Task objective: Put every line of the listing below into a numbered list, skipping the blank lines. Leave the pictures out of your answer.

Source records:
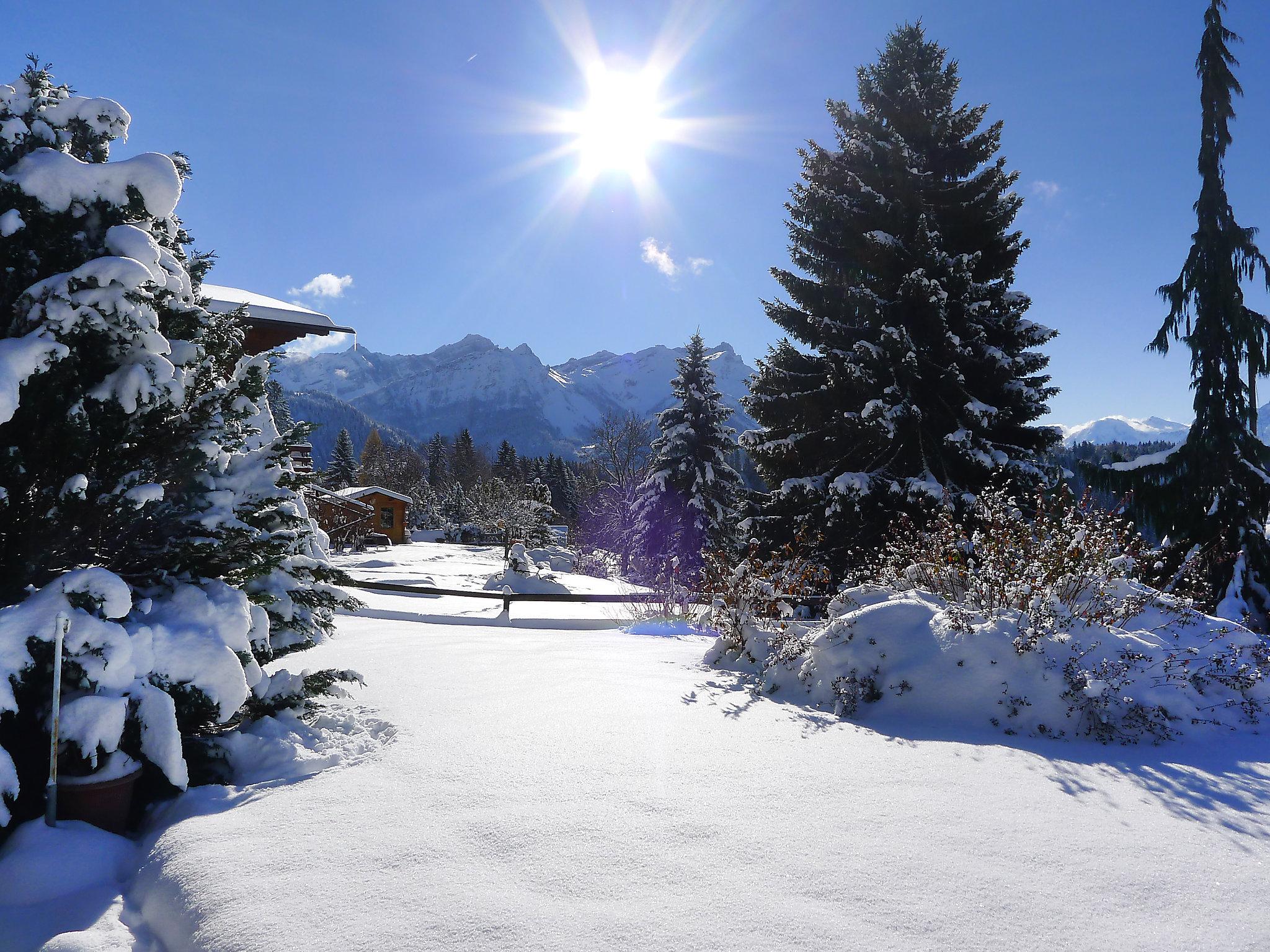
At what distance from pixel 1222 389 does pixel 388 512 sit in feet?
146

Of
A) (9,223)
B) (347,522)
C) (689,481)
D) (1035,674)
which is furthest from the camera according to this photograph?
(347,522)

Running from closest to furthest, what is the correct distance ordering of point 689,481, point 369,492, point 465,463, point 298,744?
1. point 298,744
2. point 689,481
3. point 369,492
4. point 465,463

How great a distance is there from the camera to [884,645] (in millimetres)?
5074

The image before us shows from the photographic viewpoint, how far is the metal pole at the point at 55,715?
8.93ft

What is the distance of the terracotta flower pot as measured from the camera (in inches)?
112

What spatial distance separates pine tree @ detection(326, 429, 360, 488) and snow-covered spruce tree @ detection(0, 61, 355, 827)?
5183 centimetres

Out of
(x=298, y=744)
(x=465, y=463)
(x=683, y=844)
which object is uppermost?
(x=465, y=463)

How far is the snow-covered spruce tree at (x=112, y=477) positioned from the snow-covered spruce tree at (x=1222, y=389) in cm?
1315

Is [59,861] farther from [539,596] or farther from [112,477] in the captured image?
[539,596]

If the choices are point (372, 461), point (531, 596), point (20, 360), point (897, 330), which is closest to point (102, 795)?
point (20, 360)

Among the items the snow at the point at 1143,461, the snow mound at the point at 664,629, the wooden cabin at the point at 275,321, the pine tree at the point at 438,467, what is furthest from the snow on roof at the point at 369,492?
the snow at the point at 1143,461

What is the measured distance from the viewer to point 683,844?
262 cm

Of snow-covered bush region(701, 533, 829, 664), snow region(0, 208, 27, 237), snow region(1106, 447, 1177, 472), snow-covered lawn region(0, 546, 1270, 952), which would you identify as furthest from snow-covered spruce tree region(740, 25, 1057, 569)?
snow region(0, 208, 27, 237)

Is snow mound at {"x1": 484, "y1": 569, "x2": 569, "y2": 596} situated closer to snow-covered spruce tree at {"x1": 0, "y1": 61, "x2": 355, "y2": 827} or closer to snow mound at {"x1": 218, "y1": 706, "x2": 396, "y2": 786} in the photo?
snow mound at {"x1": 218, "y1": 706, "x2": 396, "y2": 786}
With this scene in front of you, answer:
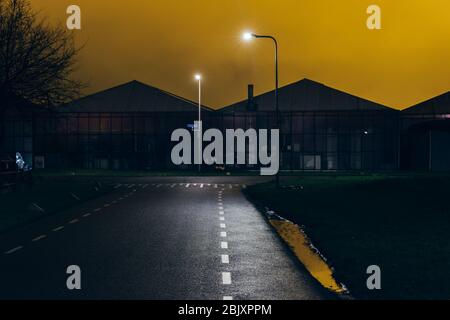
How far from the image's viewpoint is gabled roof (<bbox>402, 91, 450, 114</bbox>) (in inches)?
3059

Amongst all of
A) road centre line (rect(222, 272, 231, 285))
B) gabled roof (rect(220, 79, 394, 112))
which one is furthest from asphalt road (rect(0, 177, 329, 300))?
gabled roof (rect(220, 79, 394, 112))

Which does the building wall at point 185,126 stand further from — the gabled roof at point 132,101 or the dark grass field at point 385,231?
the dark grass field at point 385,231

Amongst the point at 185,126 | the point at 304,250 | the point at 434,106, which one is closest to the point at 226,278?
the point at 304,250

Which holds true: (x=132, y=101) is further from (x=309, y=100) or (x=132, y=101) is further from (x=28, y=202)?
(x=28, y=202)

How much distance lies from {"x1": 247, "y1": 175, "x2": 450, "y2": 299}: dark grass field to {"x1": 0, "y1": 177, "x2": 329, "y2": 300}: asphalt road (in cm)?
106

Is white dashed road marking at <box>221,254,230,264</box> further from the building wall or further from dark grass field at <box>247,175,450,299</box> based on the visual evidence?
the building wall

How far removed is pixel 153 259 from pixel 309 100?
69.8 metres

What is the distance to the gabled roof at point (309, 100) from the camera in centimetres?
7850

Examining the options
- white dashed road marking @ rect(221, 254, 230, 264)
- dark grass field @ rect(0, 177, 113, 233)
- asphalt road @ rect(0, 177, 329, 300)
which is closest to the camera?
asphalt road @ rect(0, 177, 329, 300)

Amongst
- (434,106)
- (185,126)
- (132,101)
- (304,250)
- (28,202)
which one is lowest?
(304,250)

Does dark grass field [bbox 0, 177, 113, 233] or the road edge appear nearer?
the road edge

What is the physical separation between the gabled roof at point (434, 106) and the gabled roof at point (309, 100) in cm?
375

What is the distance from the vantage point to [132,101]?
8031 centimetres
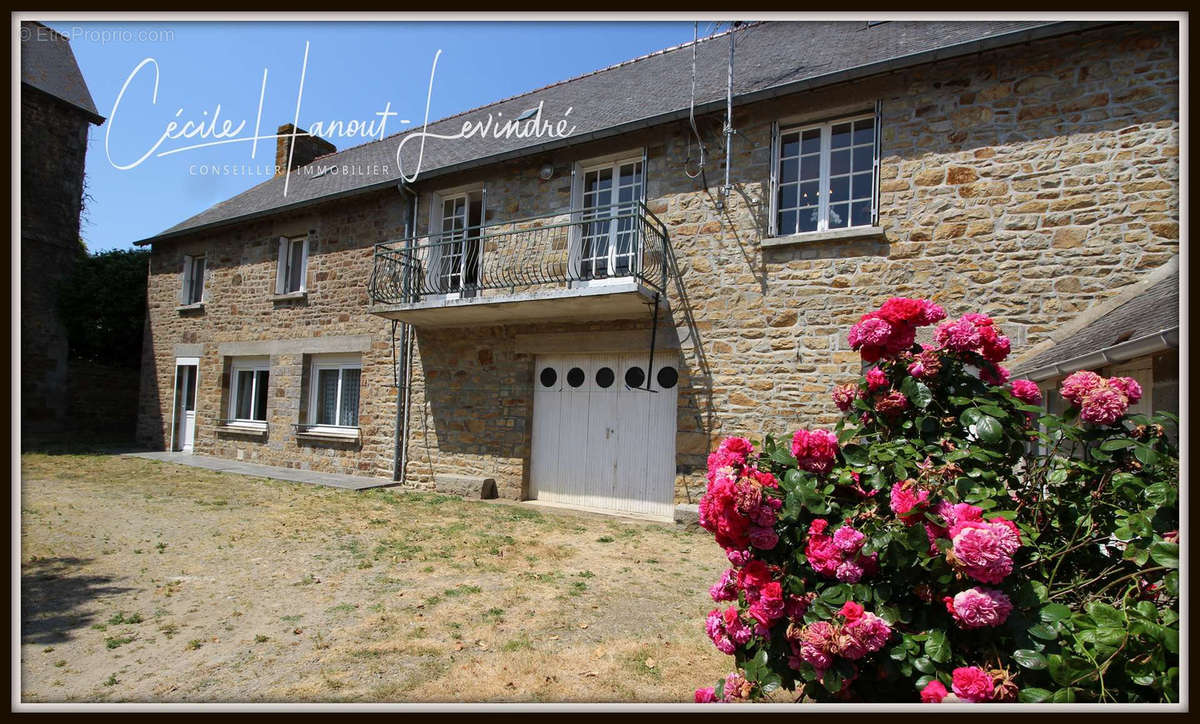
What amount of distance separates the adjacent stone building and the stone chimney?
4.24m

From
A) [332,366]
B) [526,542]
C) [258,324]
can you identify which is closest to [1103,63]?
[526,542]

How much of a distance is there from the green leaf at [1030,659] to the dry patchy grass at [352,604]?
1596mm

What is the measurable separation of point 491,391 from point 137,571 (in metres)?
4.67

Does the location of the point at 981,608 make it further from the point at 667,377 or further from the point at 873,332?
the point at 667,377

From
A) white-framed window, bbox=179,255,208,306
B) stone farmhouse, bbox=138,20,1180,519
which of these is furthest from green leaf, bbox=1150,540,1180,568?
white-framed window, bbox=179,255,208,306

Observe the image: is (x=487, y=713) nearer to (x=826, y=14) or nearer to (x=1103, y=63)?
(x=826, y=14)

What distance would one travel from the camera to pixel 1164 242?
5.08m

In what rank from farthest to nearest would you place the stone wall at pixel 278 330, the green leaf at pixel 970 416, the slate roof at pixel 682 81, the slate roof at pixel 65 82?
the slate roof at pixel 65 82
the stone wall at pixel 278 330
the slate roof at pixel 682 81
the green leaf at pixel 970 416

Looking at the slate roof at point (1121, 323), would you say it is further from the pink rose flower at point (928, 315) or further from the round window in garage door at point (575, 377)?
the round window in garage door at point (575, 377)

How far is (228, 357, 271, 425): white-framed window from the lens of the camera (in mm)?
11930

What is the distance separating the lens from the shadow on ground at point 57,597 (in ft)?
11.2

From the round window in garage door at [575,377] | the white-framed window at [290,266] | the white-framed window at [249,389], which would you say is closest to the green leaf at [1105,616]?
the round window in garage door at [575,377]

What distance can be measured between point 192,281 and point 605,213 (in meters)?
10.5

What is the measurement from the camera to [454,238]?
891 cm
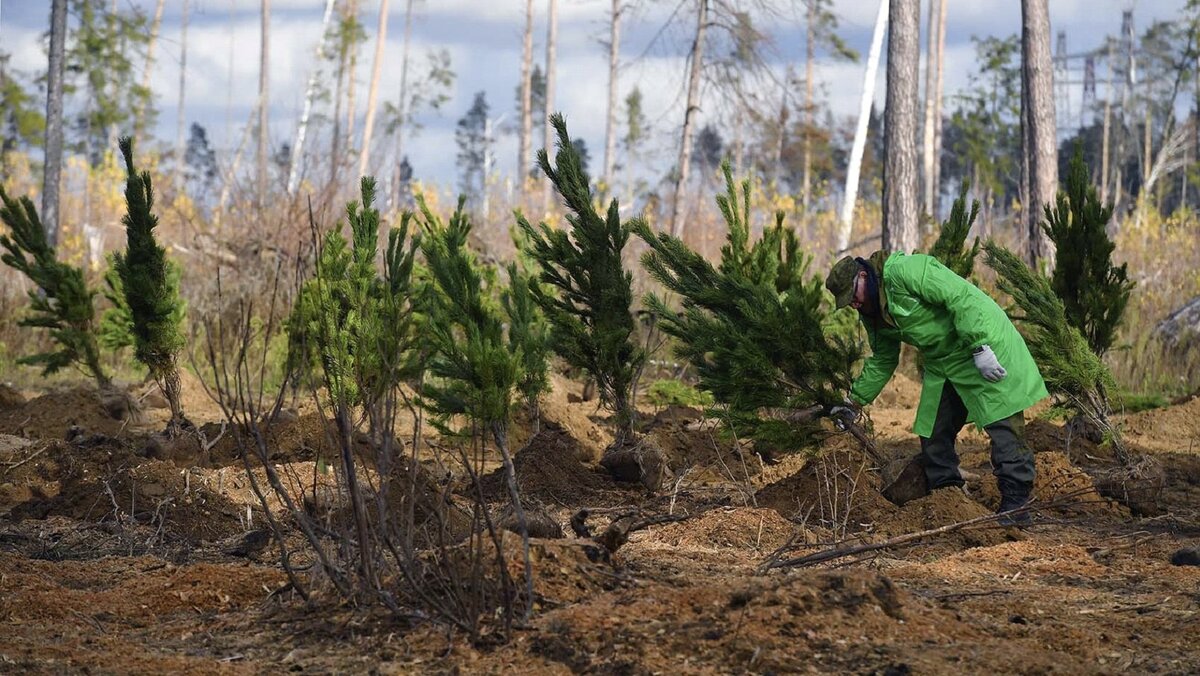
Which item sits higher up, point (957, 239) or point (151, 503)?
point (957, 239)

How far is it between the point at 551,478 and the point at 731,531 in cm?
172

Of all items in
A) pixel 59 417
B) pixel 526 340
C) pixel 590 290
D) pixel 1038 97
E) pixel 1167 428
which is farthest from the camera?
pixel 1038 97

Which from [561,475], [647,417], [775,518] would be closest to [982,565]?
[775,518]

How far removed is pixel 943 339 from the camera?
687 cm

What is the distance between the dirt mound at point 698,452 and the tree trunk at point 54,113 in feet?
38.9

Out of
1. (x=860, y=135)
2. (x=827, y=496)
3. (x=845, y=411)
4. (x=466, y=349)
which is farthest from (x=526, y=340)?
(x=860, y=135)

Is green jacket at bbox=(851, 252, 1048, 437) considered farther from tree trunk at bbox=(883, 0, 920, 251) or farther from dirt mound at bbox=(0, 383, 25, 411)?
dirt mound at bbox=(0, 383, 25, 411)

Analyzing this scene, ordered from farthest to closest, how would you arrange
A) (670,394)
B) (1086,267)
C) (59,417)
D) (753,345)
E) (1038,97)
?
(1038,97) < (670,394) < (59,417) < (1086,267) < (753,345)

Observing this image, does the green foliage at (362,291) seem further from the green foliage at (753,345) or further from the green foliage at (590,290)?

Exercise answer:
1. At what distance from pixel 1222 389 does pixel 388 512 sit in feet?
2. 146
3. Of
4. A) (9,223)
5. B) (347,522)
6. C) (689,481)
7. D) (1035,674)
8. which is furthest from the camera according to this photograph?
9. (347,522)
10. Running from closest to furthest, what is the correct distance ordering of point 689,481, point 369,492, point 465,463, point 298,744?
11. 1. point 298,744
12. 2. point 689,481
13. 3. point 369,492
14. 4. point 465,463
15. How great a distance is there from the camera to [884,645] (in millimetres)?
16. 5074
17. The image before us shows from the photographic viewpoint, how far is the metal pole at the point at 55,715?
18. 8.93ft
19. What is the distance of the terracotta flower pot as measured from the camera (in inches)?
20. 112
21. What spatial distance separates pine tree @ detection(326, 429, 360, 488) and snow-covered spruce tree @ detection(0, 61, 355, 827)?
22. 5183 centimetres
23. Out of
24. (x=298, y=744)
25. (x=465, y=463)
26. (x=683, y=844)
27. which object is uppermost?
28. (x=465, y=463)
29. How far is the snow-covered spruce tree at (x=112, y=477) positioned from the snow-covered spruce tree at (x=1222, y=389) in cm?
30. 1315
31. Is [59,861] farther from [539,596] or farther from [112,477] in the captured image?
32. [539,596]
33. If the choices are point (372, 461), point (531, 596), point (20, 360), point (897, 330), which is closest to point (102, 795)?
34. point (20, 360)
35. Among the items the snow at the point at 1143,461, the snow mound at the point at 664,629, the wooden cabin at the point at 275,321, the pine tree at the point at 438,467, what is furthest from the snow on roof at the point at 369,492?
36. the snow at the point at 1143,461
37. What is the measured distance from the viewer to point 683,844?
38. 262 cm
39. Of snow-covered bush region(701, 533, 829, 664), snow region(0, 208, 27, 237), snow region(1106, 447, 1177, 472), snow-covered lawn region(0, 546, 1270, 952), which would you identify as furthest from snow-covered spruce tree region(740, 25, 1057, 569)?
40. snow region(0, 208, 27, 237)
41. Is snow mound at {"x1": 484, "y1": 569, "x2": 569, "y2": 596} situated closer to snow-covered spruce tree at {"x1": 0, "y1": 61, "x2": 355, "y2": 827} or closer to snow mound at {"x1": 218, "y1": 706, "x2": 396, "y2": 786} in the photo?
42. snow mound at {"x1": 218, "y1": 706, "x2": 396, "y2": 786}
43. With this scene in front of you, answer:
44. How far from the image's viewpoint is gabled roof (<bbox>402, 91, 450, 114</bbox>) (in inches)?
45. 3059
46. Amongst all of
47. A) road centre line (rect(222, 272, 231, 285))
48. B) gabled roof (rect(220, 79, 394, 112))
49. which one is furthest from asphalt road (rect(0, 177, 329, 300))?
50. gabled roof (rect(220, 79, 394, 112))
51. Which does the building wall at point 185,126 stand further from — the gabled roof at point 132,101 or the dark grass field at point 385,231?
52. the dark grass field at point 385,231
53. Amongst the point at 185,126 | the point at 304,250 | the point at 434,106, which one is closest to the point at 226,278?
54. the point at 304,250
55. Which holds true: (x=132, y=101) is further from (x=309, y=100) or (x=132, y=101) is further from (x=28, y=202)?
56. (x=28, y=202)
57. How much distance lies from {"x1": 247, "y1": 175, "x2": 450, "y2": 299}: dark grass field to {"x1": 0, "y1": 177, "x2": 329, "y2": 300}: asphalt road (in cm)?
58. 106
59. Is white dashed road marking at <box>221,254,230,264</box> further from the building wall or further from dark grass field at <box>247,175,450,299</box> based on the visual evidence?
60. the building wall
61. How far removed is pixel 153 259 from pixel 309 100?
62. 69.8 metres
63. What is the distance to the gabled roof at point (309, 100) from the camera in centimetres?
64. 7850
65. Examining the options
66. - white dashed road marking @ rect(221, 254, 230, 264)
67. - dark grass field @ rect(0, 177, 113, 233)
68. - asphalt road @ rect(0, 177, 329, 300)
69. which is closest to the camera?
70. asphalt road @ rect(0, 177, 329, 300)
71. Amongst
72. - (434,106)
73. - (185,126)
74. - (132,101)
75. - (304,250)
76. - (28,202)
77. which one is lowest?
78. (304,250)
79. Does dark grass field [bbox 0, 177, 113, 233] or the road edge appear nearer?
80. the road edge
81. What is the physical separation between the gabled roof at point (434, 106) and the gabled roof at point (309, 100) in cm?
82. 375
83. What is the distance from the vantage point to [132,101]?
84. 8031 centimetres
85. What amount of distance separates the adjacent stone building and the stone chimney?
86. 4.24m
87. From
88. A) [332,366]
89. B) [526,542]
90. C) [258,324]
91. can you identify which is closest to [1103,63]?
92. [526,542]
93. How much of a distance is there from the green leaf at [1030,659] to the dry patchy grass at [352,604]?
94. 1596mm
95. What is the measurable separation of point 491,391 from point 137,571 (in metres)?
96. 4.67
97. Does the location of the point at 981,608 make it further from the point at 667,377 or further from the point at 873,332?
98. the point at 667,377
99. From
100. A) white-framed window, bbox=179,255,208,306
101. B) stone farmhouse, bbox=138,20,1180,519
102. which of these is furthest from green leaf, bbox=1150,540,1180,568?
103. white-framed window, bbox=179,255,208,306
104. Observe the image: is (x=487, y=713) nearer to (x=826, y=14) or nearer to (x=1103, y=63)?
105. (x=826, y=14)
106. What distance would one travel from the camera to pixel 1164 242?
107. 5.08m
108. In what rank from farthest to nearest would you place the stone wall at pixel 278 330, the green leaf at pixel 970 416, the slate roof at pixel 682 81, the slate roof at pixel 65 82?
109. the slate roof at pixel 65 82
110. the stone wall at pixel 278 330
111. the slate roof at pixel 682 81
112. the green leaf at pixel 970 416
113. Looking at the slate roof at point (1121, 323), would you say it is further from the pink rose flower at point (928, 315) or further from the round window in garage door at point (575, 377)?
114. the round window in garage door at point (575, 377)
115. How far is (228, 357, 271, 425): white-framed window from the lens of the camera (in mm)?
116. 11930
117. What is the distance separating the lens from the shadow on ground at point 57,597 (in ft)?
118. 11.2
119. From the round window in garage door at [575,377] | the white-framed window at [290,266] | the white-framed window at [249,389], which would you say is closest to the green leaf at [1105,616]?
120. the round window in garage door at [575,377]
121. What distance can be measured between point 192,281 and point 605,213 (in meters)?
122. 10.5
123. What is the measurement from the camera to [454,238]?
124. 891 cm
125. Which item sits higher up, point (957, 239) or point (151, 503)?
126. point (957, 239)
127. How far is it between the point at 551,478 and the point at 731,531 in cm?
128. 172
129. Of all items in
130. A) pixel 59 417
131. B) pixel 526 340
132. C) pixel 590 290
133. D) pixel 1038 97
134. E) pixel 1167 428
135. which is farthest from the camera?
136. pixel 1038 97
137. Which from [561,475], [647,417], [775,518] would be closest to [982,565]?
138. [775,518]
139. How far removed is pixel 943 339 from the camera?
140. 687 cm
141. What is the distance between the dirt mound at point 698,452 and the tree trunk at point 54,113 in feet?
142. 38.9
143. Out of
144. 1. (x=860, y=135)
145. 2. (x=827, y=496)
146. 3. (x=845, y=411)
147. 4. (x=466, y=349)
148. which is farthest from (x=526, y=340)?
149. (x=860, y=135)
150. Is green jacket at bbox=(851, 252, 1048, 437) considered farther from tree trunk at bbox=(883, 0, 920, 251) or farther from dirt mound at bbox=(0, 383, 25, 411)?
151. dirt mound at bbox=(0, 383, 25, 411)
152. Analyzing this scene, ordered from farthest to closest, how would you arrange
153. A) (670,394)
154. B) (1086,267)
155. C) (59,417)
156. D) (753,345)
157. E) (1038,97)
158. ?
159. (1038,97) < (670,394) < (59,417) < (1086,267) < (753,345)
160. Observing this image, does the green foliage at (362,291) seem further from the green foliage at (753,345) or further from the green foliage at (590,290)?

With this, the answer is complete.